# LISTED RECORDS
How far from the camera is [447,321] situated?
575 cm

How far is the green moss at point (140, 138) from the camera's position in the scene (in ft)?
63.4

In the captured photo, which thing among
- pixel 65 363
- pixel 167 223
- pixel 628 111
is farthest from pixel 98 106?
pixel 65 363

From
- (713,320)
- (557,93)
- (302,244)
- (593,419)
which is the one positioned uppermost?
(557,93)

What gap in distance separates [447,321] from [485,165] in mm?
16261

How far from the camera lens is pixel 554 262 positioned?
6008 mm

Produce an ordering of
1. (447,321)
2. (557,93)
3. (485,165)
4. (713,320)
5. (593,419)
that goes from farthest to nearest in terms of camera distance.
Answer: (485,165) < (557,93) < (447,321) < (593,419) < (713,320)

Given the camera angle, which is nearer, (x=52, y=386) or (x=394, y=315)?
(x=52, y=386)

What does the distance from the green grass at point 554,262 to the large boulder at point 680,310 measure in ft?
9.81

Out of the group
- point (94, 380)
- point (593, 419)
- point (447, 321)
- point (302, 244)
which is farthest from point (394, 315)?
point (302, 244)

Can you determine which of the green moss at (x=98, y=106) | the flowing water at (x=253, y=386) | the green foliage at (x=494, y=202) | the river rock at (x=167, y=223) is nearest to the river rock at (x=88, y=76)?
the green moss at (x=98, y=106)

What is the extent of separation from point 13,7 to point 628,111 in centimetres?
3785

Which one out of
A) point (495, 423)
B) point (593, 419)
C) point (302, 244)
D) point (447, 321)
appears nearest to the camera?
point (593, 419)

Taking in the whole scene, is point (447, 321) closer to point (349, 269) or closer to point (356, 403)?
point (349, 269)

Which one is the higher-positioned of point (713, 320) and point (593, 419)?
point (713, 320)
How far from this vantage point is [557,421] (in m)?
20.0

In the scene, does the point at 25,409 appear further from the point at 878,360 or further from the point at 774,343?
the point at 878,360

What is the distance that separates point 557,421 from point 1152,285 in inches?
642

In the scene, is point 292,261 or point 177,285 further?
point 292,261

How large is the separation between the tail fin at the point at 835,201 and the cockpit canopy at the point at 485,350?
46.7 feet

# DO THIS
Reproduce the items above word for word, starting at the line that contains "Produce an ordering of" and continuing through the final line of the items.

# WORKED ANSWER
Produce an ordering of
1. (447,321)
2. (557,93)
3. (485,165)
4. (713,320)
5. (593,419)
that goes from farthest to nearest in terms of camera distance.
Answer: (485,165) < (557,93) < (447,321) < (593,419) < (713,320)

Given the camera angle, which is nearer, (x=52, y=386) or (x=394, y=315)?
(x=52, y=386)

What does the distance from the green grass at point 554,262 to the large boulder at point 680,310 measure in ft?
9.81

Out of the group
- point (94, 380)
- point (593, 419)
- point (447, 321)
- point (302, 244)
which is farthest from point (394, 315)?
point (302, 244)

Can you determine which of the green moss at (x=98, y=106) | the flowing water at (x=253, y=386) | the green foliage at (x=494, y=202) | the river rock at (x=167, y=223) is nearest to the river rock at (x=88, y=76)?
the green moss at (x=98, y=106)

What is the extent of separation from point 13,7 to point 628,111 in centimetres?
3785

Which one out of
A) point (495, 423)
B) point (593, 419)
C) point (302, 244)
D) point (447, 321)
appears nearest to the camera?
point (593, 419)

Taking in the whole scene, is point (447, 321) closer to point (349, 269) or closer to point (356, 403)?
point (349, 269)

Which one is the higher-positioned of point (713, 320) and point (593, 419)?
point (713, 320)
How far from this vantage point is [557,421] (in m)?
20.0

In the scene, does the point at 25,409 appear further from the point at 878,360 or further from the point at 774,343?
the point at 878,360

What is the distance that separates point 557,421 from point 1152,285 in inches?
642

In the scene, is point 292,261 or point 177,285 further?
point 292,261

How large is the separation between the tail fin at the point at 835,201 and the cockpit canopy at the point at 485,350?
46.7 feet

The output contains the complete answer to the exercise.